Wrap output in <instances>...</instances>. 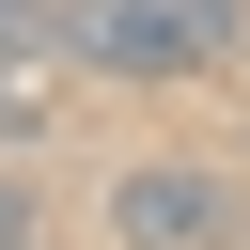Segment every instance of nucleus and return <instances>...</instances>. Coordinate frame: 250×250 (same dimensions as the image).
Listing matches in <instances>:
<instances>
[{
    "mask_svg": "<svg viewBox=\"0 0 250 250\" xmlns=\"http://www.w3.org/2000/svg\"><path fill=\"white\" fill-rule=\"evenodd\" d=\"M234 234H250L234 156H125L109 172V250H234Z\"/></svg>",
    "mask_w": 250,
    "mask_h": 250,
    "instance_id": "nucleus-2",
    "label": "nucleus"
},
{
    "mask_svg": "<svg viewBox=\"0 0 250 250\" xmlns=\"http://www.w3.org/2000/svg\"><path fill=\"white\" fill-rule=\"evenodd\" d=\"M31 31H47V0H0V47H31Z\"/></svg>",
    "mask_w": 250,
    "mask_h": 250,
    "instance_id": "nucleus-4",
    "label": "nucleus"
},
{
    "mask_svg": "<svg viewBox=\"0 0 250 250\" xmlns=\"http://www.w3.org/2000/svg\"><path fill=\"white\" fill-rule=\"evenodd\" d=\"M47 47H62L78 78L172 94V78H219V62H250V0H47Z\"/></svg>",
    "mask_w": 250,
    "mask_h": 250,
    "instance_id": "nucleus-1",
    "label": "nucleus"
},
{
    "mask_svg": "<svg viewBox=\"0 0 250 250\" xmlns=\"http://www.w3.org/2000/svg\"><path fill=\"white\" fill-rule=\"evenodd\" d=\"M0 250H47V203H31V172H0Z\"/></svg>",
    "mask_w": 250,
    "mask_h": 250,
    "instance_id": "nucleus-3",
    "label": "nucleus"
}]
</instances>
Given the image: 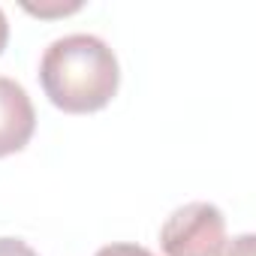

Required task >> Identify every line of the entries above that contains the string "path", and copy each such line. Matching is case-sensitive.

Solution to this exercise >>
    "mask_svg": "<svg viewBox=\"0 0 250 250\" xmlns=\"http://www.w3.org/2000/svg\"><path fill=\"white\" fill-rule=\"evenodd\" d=\"M234 234H250L234 156H125L109 172V250H234Z\"/></svg>",
    "mask_svg": "<svg viewBox=\"0 0 250 250\" xmlns=\"http://www.w3.org/2000/svg\"><path fill=\"white\" fill-rule=\"evenodd\" d=\"M31 31H47V0H0V47H31Z\"/></svg>",
    "mask_svg": "<svg viewBox=\"0 0 250 250\" xmlns=\"http://www.w3.org/2000/svg\"><path fill=\"white\" fill-rule=\"evenodd\" d=\"M47 47H62L78 78L172 94V78H219V62H250V0H47Z\"/></svg>",
    "mask_svg": "<svg viewBox=\"0 0 250 250\" xmlns=\"http://www.w3.org/2000/svg\"><path fill=\"white\" fill-rule=\"evenodd\" d=\"M0 250H47V203H31V172H0Z\"/></svg>",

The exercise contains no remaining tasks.